Shade was 12 years old on Friday 30th June, a good age for a German Shepherd and the vet says in good condition especially as he is castrated, the dog that is not the vet.

Late afternoon, Saturday 1st July Shade was behaving very strangely following me everywhere, even into the bathroom, then he started wobbling all over the place, we both thought `Heart´. 
Couldn´t contact his vet, rang the so called duty vet also not available, Hans rang every vet in the area and finally found one 3/4 of an hour away, told him the symptoms and he was here one and a half hours later.
He gave him the once over, heart sounded fine, pressed his sides, Shade yelled. As he had testicle cancer 19 months ago the vet was a bit concerned. Sunday we went to his surgery, X-ray showed his gut was full of gas. 
Who would have thought it, not us.

He has an allergy, he now has to have purely Royal Canon Sensitive which he´s had for years mixed half and half with Happy dog Nature Croqu and until recently its suited him, but in the last few months he has been very whiffy, we´d put it down to being shaken up in the MH, obviously that was not the case.
He must not have anything containing pig, so his after our meal treat of a few bits of German sausage has been replaced with cheese. No more liversausage to get him to eat his food, I now buy minced beef, cook it and then use a tablespoon of that on top of his dinner which I have split into 2, one third in the morning 2 thirds in the evening.
He saw this vet on the Monday as well, tell you about that later.


----------



## HurricaneSmith (Jul 13, 2007)

Funny things, dogs.

Our westie is twelve years old, and at Christmas she looked to be on her way out (I won't describe her symptoms!)

The vet charged £600 to have her in and run a series of tests. Nothing found.

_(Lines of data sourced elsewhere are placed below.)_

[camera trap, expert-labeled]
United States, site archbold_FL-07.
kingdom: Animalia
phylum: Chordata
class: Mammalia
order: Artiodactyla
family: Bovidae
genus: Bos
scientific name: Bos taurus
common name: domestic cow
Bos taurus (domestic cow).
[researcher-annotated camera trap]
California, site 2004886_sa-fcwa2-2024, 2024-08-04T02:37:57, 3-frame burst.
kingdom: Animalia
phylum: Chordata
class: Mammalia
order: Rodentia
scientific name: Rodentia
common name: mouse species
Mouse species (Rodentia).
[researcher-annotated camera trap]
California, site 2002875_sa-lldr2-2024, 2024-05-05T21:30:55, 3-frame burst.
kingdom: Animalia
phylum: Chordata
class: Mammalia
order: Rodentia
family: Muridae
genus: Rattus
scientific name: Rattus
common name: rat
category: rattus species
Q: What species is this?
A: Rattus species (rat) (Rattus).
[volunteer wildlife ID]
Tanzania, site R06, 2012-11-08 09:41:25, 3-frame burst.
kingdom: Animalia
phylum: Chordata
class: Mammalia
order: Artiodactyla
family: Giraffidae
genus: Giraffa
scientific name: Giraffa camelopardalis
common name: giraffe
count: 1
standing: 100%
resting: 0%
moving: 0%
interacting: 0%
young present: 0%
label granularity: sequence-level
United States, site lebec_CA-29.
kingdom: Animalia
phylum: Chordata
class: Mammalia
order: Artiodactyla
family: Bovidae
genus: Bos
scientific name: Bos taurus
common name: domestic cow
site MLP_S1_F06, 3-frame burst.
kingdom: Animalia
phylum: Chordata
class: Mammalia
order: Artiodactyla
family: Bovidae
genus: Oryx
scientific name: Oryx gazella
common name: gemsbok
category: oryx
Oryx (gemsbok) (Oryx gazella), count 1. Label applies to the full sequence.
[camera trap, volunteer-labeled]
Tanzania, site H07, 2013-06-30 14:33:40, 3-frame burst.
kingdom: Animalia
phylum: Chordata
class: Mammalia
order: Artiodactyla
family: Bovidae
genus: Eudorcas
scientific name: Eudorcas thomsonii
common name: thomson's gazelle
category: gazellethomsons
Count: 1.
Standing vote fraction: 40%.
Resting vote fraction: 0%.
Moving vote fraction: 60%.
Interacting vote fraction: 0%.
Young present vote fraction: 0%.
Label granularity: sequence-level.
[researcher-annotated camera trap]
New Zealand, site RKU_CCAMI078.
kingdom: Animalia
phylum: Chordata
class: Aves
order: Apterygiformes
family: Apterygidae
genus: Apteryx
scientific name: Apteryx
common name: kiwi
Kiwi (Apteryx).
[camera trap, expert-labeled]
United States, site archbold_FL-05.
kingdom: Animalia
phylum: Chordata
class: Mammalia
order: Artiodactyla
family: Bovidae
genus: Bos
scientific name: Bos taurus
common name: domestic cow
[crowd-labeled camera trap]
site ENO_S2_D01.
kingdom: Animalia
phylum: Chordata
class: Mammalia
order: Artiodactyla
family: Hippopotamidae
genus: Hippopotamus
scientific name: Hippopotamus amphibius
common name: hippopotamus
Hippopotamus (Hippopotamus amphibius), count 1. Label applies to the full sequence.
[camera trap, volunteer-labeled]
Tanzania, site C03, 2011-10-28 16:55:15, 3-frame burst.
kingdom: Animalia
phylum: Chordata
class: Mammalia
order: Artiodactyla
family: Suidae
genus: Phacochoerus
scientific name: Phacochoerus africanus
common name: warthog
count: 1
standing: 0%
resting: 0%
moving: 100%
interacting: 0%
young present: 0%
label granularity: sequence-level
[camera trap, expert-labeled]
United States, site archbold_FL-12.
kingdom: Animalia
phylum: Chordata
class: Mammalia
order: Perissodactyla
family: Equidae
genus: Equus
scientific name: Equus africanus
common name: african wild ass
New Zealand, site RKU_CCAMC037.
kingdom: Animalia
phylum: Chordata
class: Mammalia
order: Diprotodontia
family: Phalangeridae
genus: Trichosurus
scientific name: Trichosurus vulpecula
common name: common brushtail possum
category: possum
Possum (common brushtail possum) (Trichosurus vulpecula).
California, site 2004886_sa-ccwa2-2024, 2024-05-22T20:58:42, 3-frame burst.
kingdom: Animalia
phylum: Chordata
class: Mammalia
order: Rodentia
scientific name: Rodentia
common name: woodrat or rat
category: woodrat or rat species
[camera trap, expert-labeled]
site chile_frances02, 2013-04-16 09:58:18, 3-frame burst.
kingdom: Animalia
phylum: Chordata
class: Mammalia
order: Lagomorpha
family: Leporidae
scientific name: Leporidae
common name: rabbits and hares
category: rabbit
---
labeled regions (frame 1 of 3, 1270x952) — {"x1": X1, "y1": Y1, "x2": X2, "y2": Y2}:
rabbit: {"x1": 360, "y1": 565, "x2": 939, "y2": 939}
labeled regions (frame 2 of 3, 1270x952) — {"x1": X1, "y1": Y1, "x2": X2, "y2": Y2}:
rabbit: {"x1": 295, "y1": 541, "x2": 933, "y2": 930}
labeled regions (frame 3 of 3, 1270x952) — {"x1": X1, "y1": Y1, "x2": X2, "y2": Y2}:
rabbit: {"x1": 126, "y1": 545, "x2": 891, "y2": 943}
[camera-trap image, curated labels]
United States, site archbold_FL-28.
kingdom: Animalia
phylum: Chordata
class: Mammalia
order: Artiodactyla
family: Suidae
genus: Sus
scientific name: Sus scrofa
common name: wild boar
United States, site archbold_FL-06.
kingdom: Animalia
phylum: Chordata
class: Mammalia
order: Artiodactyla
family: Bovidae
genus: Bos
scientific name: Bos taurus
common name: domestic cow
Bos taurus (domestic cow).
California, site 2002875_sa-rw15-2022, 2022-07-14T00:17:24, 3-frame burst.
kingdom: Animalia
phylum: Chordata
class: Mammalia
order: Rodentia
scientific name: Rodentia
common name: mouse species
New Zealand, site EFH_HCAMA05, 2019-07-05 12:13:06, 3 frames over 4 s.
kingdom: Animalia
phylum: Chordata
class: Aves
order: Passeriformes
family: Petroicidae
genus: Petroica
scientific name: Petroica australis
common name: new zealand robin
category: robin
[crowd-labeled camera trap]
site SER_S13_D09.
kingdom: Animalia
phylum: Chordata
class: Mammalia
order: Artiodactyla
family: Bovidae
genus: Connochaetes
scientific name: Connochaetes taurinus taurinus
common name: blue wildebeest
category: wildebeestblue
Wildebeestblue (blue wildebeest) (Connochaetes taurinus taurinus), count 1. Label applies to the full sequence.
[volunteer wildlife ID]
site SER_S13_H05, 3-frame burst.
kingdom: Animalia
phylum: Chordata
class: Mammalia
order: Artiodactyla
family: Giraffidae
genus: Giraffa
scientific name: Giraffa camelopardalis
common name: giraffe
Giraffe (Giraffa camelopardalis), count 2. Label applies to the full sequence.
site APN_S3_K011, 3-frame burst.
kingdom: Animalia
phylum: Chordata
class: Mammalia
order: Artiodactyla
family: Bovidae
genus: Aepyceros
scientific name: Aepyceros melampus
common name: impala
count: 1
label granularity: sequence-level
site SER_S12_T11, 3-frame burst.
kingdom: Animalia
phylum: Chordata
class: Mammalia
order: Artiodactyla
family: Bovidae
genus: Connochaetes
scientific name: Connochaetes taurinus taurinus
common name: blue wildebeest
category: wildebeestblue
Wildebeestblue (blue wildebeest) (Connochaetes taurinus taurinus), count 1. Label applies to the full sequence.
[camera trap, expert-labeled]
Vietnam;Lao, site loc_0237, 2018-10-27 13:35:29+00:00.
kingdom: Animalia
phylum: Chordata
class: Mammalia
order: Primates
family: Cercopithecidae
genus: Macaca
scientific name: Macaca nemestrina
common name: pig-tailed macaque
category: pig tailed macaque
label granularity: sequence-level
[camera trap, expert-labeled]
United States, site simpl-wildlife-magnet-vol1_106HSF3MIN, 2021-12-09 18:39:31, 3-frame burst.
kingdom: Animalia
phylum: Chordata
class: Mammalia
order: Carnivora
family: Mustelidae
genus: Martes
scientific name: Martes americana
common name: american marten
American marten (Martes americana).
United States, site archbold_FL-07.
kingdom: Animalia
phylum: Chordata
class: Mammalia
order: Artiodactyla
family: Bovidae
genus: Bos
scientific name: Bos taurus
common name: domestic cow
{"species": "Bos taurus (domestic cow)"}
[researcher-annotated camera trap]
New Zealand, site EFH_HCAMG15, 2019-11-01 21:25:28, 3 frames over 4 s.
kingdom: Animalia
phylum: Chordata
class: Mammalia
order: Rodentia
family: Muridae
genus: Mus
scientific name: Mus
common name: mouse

She became worse, and a more exhaustive set of tests cost another £600. Nothing found again.

As a last resort, we changed her diet from expensive stuff to cheap and cheerful "Chappie." She immediately bounced back and is her old self again. Now she runs around the fields like a puppy.

I hope your mut is fine - They really get under your skin. (Best wishes to Hans!)



.


----------



## JanHank (Mar 29, 2015)

Hi John, good to see you, don´t go away again.

A vet told us to try Chappie some time ago, no good unfortunately. Motley can eat anything and he has that sometimes.


----------



## jiwawa (Jun 22, 2007)

And is Shade better now Jan?


----------



## JanHank (Mar 29, 2015)

jiwawa said:


> And is Shade better now Jan?


Oh yes Jean, he didn´t like the change from sausage to cheese at first, but now its alright. :laugh:
He is back to his playful self, would play with a ball from morning to night, he can´t run or jump anymore, thats been for a couple of years now, can´t hear so good (thats another story) but he is a very happy dog.


----------



## jiwawa (Jun 22, 2007)

That's great news!


----------



## JanHank (Mar 29, 2015)

*Part 2*

On Sunday we told the vet Shade has something in his ear, he thought the dog had had enough for one day, Shade doesn´t like being held down which he had to be for the x-ray that was a bit stressful for him.
Shade went deaf quite suddenly, he could only hear us whistle.
Monday Shade was anaesthetized and from way down next to his ear drum on both sides the vet pulled out a bunch of hair, I couldn´t have removed it because it was so deep inside.
Although he is going deaf the hair had nothing to do with it.
I showed the vet Sinupret tablets (I have talked about them on another thread) and asked if it would be worth trying them, he said they won´t do any harm even if they don´t do him good.
He has taken them for 10 days and he can hear when we speak a bit louder than normal to him so I call that a result.
I now have 2 jobs every morning. clean his teeth and make sure there´s no loose hair in his ears, worse than having babies to look after.


----------



## patp (Apr 30, 2007)

Oh no Jan! Poor Shade! Hope he is on the mend soon.


Just off to the vet's with Tigan. Bloody diarrhoea and I am not swearing  Never known him to ever have the d word or even the v word so a bit concerning...


----------



## JanHank (Mar 29, 2015)

Let us know the outcome please.

Shade is as mended as he will ever be, still plenty of life in the old dog yet.


----------



## patp (Apr 30, 2007)

The vet has prescribed pro kolin for Tigan. It is a tasty (whew!) paste that lines the gut and helps soothe the inflammation. He has lost a bit of weight  The poor boy has to have just boiled chicken.... I think he might leave home.
If he is still poorly in a couple of days then we move on to antibiotics and, at that time, she wants me to collect a poo sample for analysis because he has had giardia (a parasitic infection that causes diarrhoea) in the past. Fingers crossed that the light diet and pro kolin do the trick.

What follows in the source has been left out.